The actors switched from the aggression of  angry soldiers to the near ballet of a sequence in which one man was dressed successively in the regiment’s uniforms over the centuries by his mates.

There was singing, swearing, marching, mute signing while reading letters from home, laughter, tears, explosions, more marching AND bag-pipes.

Did it make me think?  Yes.  Did it change my mind about anything?  Probably not.

I still can’t quite understand why anyone would join the Army, although I know they make that choice freely.  And I know that it is young men who are the victims of war; and that latterly it is the hubris of our politicians that has taken us into our most recent wars.

One of the distinctive memories of my childhood was the constant coverage on the television of the war in Vietnam.  I don’t notice so much attention to the fighting that is going on now, other than the dryly clinical recording of the names of the dead.

Either I am inured to it, or there is genuinely less coverage; which is why to be faced with a piece of theatre which makes me focus on the humanity of armed conflict has to be worth it; and is extraordinary.

The sauce bottle reader

As nicknames go it at least has the virtue of being accurate, some of the time.

It was coined, and used, by a friend who has watched me read the labels on sauce bottles on restaurant tables from Hong Kong to Peru, who once tested me on the country of manufacture of the towels in a hotel bathroom in Guatamala, and screamed with frustration when I knew the answer (Costa Rica, if you’re interested.)

In the 1980s, when it was so fashionable for restaurants to lay the tables with elaborate settings which were whisked away before any food was brought, I would embarrass my dining companions by lifting up the plates to find out their make (at that time, usually Villeroy and Boch).

Why am I so interested?  I think it’s because of the stories that can be revealed, the relationships suggested.  When you see where something was made, you can imagine how it travelled to get to you.

On that trip in Guatamala, we went around the Mayan ruins with a guide who told us stories of evidence that they believe shows that people from the Far East may have landed on their shores in ancient time.

It didn’t seem such a stretch from that to ask how the bottles of Coca Cola got into the jungle; or on other trips, how Cadbury’s chocolate got half way up a mountain in Nepal, or how Laughing Cow cheese got to the middle of the Sahara.

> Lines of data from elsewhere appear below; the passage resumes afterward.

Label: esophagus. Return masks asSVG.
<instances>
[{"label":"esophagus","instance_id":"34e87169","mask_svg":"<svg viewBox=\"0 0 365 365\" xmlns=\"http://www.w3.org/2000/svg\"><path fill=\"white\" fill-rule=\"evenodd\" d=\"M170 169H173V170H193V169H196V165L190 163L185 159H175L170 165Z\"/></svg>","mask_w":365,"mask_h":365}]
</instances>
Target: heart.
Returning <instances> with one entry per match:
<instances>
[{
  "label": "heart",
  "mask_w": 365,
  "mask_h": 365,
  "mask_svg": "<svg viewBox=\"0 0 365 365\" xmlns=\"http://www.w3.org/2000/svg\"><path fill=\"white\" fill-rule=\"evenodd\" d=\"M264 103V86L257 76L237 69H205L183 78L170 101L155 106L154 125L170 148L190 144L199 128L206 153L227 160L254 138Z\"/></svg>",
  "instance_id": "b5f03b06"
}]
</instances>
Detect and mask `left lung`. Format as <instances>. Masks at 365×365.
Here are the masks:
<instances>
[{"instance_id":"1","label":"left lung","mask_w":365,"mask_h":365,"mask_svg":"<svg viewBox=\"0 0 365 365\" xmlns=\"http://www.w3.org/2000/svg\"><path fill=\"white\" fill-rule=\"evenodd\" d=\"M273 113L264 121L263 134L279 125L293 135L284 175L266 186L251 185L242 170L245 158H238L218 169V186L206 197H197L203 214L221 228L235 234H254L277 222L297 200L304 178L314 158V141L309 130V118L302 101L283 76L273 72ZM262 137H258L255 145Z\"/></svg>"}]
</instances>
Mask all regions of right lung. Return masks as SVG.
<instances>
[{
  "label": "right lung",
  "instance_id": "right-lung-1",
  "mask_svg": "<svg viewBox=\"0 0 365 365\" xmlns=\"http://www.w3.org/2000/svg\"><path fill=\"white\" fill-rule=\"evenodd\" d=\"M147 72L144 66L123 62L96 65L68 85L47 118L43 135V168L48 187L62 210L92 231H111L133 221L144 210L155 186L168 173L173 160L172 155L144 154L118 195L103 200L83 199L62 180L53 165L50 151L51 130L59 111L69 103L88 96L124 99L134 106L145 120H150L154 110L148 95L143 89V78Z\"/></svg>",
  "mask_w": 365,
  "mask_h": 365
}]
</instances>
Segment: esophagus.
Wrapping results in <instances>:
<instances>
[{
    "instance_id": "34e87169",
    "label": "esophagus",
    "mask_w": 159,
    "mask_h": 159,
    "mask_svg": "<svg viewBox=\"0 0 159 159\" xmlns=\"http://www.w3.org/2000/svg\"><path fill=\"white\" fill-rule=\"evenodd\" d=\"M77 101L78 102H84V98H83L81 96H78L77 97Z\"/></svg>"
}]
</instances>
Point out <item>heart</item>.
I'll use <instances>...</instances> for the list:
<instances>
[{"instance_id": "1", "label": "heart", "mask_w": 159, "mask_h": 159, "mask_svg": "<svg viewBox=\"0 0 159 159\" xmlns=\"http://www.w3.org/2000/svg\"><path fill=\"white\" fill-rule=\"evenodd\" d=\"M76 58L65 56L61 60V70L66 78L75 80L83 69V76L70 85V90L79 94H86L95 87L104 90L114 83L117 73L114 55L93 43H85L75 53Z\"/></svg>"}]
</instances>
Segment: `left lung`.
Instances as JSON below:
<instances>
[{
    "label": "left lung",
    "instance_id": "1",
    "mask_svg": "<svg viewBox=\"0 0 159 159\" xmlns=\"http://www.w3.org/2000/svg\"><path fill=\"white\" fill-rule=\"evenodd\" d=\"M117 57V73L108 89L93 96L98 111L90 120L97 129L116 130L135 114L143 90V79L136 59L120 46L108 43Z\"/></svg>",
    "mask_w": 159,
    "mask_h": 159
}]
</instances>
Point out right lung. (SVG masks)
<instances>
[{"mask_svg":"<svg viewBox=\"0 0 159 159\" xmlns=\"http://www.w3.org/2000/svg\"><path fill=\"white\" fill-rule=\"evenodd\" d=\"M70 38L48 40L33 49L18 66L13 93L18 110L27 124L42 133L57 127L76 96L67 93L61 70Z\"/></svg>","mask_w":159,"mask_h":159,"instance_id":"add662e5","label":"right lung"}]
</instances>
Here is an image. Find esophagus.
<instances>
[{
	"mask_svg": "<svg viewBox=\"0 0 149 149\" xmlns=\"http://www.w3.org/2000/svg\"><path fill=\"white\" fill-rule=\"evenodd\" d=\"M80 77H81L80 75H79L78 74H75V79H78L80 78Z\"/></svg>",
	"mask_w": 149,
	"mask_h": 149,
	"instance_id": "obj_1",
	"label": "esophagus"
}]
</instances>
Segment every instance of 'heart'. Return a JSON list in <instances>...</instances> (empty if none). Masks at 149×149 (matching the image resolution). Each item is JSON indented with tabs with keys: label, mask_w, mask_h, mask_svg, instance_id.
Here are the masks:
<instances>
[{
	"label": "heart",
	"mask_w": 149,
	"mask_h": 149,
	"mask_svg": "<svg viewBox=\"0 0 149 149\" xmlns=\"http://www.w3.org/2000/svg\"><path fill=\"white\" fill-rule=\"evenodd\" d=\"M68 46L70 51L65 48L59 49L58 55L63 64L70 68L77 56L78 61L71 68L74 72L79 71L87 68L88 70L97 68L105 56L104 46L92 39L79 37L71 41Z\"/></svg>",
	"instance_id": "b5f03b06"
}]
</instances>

On a trip to Cuba I was surprised to see American soft drinks and cigarettes in spite of the US trade embargo in place since the 1960s.  A quick read of the packets revealed Canadian and Mexican origin, and a tiny insight into the creativity of the legal minds operating within a couple of multi-national corporations.

At home, shopping in the local supermarket it is no longer surprising to find radishes from Morocco, asparagus from Thailand or Peru, raspberries from Spain.  Last week noticing that the butternut squash came from Egypt caused only a a momentary pause, simply because I’d never seen Egypt as a country of origin in Tesco’s before.

In 1997 I spent two weeks on one of the small Tongan Islands in the Pacific; the Air New Zealand flight from Auckland to Honolulu landed for a brief stop over on the main island late at night.

In the morning, driving from my hotel to the harbour to catch the boat to my destination, I passed a Toyota garage with around 15 shiny brand new cars sitting in the forecourt.  When I remarked to my guide on there being so many new cars on such a small island, he said

‘They’re ready for when the pumpkin money comes in,’ and pointed to where wooden crates were being loaded onto a ship.

‘Pumpkins?’

‘They’re a special kind, very popular in Japan.  They grow here when no-where else has the right season; we plant them underneath the palm oil trees.  When the money for the shipment arrives, the cars will be released.’

He turned and smiled at me.  ‘Mostly they end up in a ditch within a couple of months.  There isn’t really anywhere to go.  But the farmers think it’s good to have had a car.’

Now, that’s got to be the start of a story, hasn’t it?